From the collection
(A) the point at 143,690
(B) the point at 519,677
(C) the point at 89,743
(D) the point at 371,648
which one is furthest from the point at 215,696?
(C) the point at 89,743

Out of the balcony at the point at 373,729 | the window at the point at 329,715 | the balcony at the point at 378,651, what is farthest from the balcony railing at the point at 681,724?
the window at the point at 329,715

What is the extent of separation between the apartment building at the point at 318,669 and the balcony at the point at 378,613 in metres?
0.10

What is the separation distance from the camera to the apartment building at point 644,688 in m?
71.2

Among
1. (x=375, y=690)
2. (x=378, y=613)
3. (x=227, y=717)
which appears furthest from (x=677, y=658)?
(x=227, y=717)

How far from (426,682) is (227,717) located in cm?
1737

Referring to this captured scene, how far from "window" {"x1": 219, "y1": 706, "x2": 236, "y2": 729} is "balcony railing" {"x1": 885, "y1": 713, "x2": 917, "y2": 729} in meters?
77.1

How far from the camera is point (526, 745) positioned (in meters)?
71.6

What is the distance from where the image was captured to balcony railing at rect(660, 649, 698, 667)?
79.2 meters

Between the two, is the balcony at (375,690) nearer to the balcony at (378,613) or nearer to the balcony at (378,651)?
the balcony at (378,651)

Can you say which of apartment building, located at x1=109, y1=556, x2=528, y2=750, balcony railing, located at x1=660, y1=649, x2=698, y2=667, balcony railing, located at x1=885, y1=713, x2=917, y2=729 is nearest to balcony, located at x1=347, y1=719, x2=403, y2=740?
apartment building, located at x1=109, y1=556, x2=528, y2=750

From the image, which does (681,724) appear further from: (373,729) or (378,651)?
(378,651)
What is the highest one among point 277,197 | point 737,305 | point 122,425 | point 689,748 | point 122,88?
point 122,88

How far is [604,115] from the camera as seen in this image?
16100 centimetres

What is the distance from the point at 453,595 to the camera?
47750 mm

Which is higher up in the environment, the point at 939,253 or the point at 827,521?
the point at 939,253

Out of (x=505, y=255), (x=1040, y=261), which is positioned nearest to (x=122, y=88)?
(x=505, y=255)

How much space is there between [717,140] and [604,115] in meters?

_GOAL_
Reproduce all of the data above line for line, without changing a single character.

_OUTPUT OF THE EXERCISE_
From the collection
(A) the point at 143,690
(B) the point at 519,677
(C) the point at 89,743
(D) the point at 371,648
which one is furthest from the point at 215,696?
(C) the point at 89,743

Out of the balcony at the point at 373,729 | the window at the point at 329,715 | the balcony at the point at 378,651, what is farthest from the balcony railing at the point at 681,724?
the window at the point at 329,715

What is the extent of separation between the apartment building at the point at 318,669 and the balcony at the point at 378,613 in metres?
0.10

What is the separation distance from the camera to the apartment building at point 644,688 in m?
71.2

Among
1. (x=375, y=690)
2. (x=378, y=613)
3. (x=227, y=717)
which appears furthest from (x=677, y=658)?
(x=227, y=717)

How far from (426,682) is (227,717) located in cm?
1737

Referring to this captured scene, how far from "window" {"x1": 219, "y1": 706, "x2": 236, "y2": 729} is "balcony railing" {"x1": 885, "y1": 713, "x2": 917, "y2": 729} in meters?
77.1

How far from the camera is point (526, 745) positioned (in meters)?
71.6

What is the distance from where the image was captured to balcony railing at rect(660, 649, 698, 667)?
79.2 meters

Between the two, is the balcony at (375,690) nearer to the balcony at (378,613) or nearer to the balcony at (378,651)?
the balcony at (378,651)

Can you say which of apartment building, located at x1=109, y1=556, x2=528, y2=750, balcony railing, located at x1=660, y1=649, x2=698, y2=667, balcony railing, located at x1=885, y1=713, x2=917, y2=729 is nearest to balcony, located at x1=347, y1=719, x2=403, y2=740?
apartment building, located at x1=109, y1=556, x2=528, y2=750

From the image, which does (681,724) appear further from: (373,729) or (378,651)?
(378,651)
What is the highest one among point 277,197 | point 737,305 | point 122,425 | point 689,748 | point 122,88?
point 122,88

How far is [604,115] from the camera as seen in this image?
16100 centimetres

What is the distance from the point at 453,595 to the camera?
47750 mm

Which is higher up in the environment, the point at 939,253 or the point at 827,521?
the point at 939,253

Out of (x=505, y=255), (x=1040, y=261), which is positioned nearest to (x=122, y=88)?
(x=505, y=255)

How much space is there between [717,140] and [604,115] in meters?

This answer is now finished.